# GRAY muzzle



## katya (Apr 25, 2011)

my gsd is a female , 23 months old black/red , 90lbs very happy healthy but her mustache is gray? Anyone have this problem?


----------



## Rerun (Feb 27, 2006)

It's not a problem  just her coloring/pigment. Some shepherds grey very early, some even at a year or around there.


----------



## jprice103 (Feb 16, 2011)

Cheyenne just turned two and is already starting to get gray on her chin. Didn't think it would happen so soon...but some dogs, as with some people, just start graying early!  I always tease my husband that I'm the trophy wife, because he started going gray in his early 30's and I don't have one gray hair yet (late 40's) and we are only 1 1/2 years apart! LOL


----------



## Kdrees (Nov 25, 2012)

My guy went gray very early on too - probably by 18 months or so. Now at 3, he is totally gray on one side of his muzzle only - and just that side - the other side is normal! He has one very gray long whisker that we keep teasing him that we are going to have to pluck 


Sent from my iPhone using Petguide.com Free App


----------



## TaraWildes (Sep 2, 2010)

Rex started going gray around four and now he's frosted all over his face. His whiskers are white on one side and black on the other.


----------



## Daisy&Lucky's Mom (Apr 24, 2011)

Daisy started turning grey around 18 months. Lucky on the other hand was at least nine befor he started.He still is mostly dark.


----------



## katya (Apr 25, 2011)

Ok thank you, i feel better!
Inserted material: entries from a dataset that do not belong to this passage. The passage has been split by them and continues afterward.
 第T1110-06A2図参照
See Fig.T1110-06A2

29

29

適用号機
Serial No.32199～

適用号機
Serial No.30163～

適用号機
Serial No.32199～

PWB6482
I think it makes her look wise!!


----------



## kiya (May 3, 2010)

Another reason why I am really starting to love whites!


----------



## KZoppa (Aug 14, 2010)

kiya said:


> Another reason why I am really starting to love whites!
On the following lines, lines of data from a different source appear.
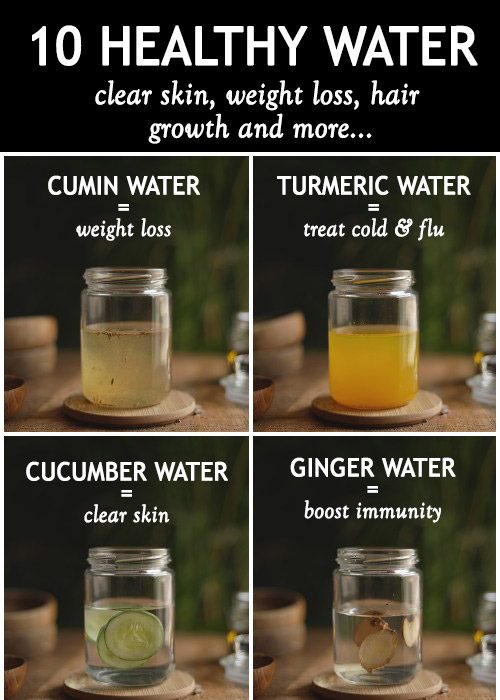 10 HEALTHY WATER

clear skin, weight loss, hair growth and more...

CUMIN WATER
=
weight loss

TURMERIC WATER
=
treat cold & flu

CUCUMBER WATER
=
clear skin

GINGER WATER
=
boost immunity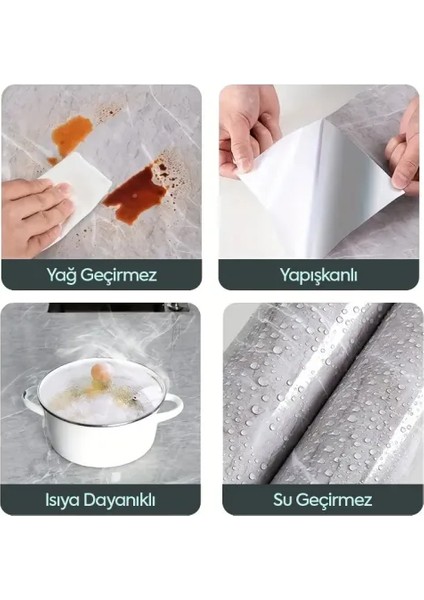 Yağ Geçirmez

Yapışkanlı

Isıya Dayanıklı

Su Geçirmez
better watch that! the white dogs will suddenly start "blackening" around where they should be greying just to throw you off!!!


----------



## kiya (May 3, 2010)

KZoppa said:


> better watch that! the white dogs will suddenly *start "blackening" around where they should be greying* just to throw you off!!!


Oh how I wish I had that capability!!


----------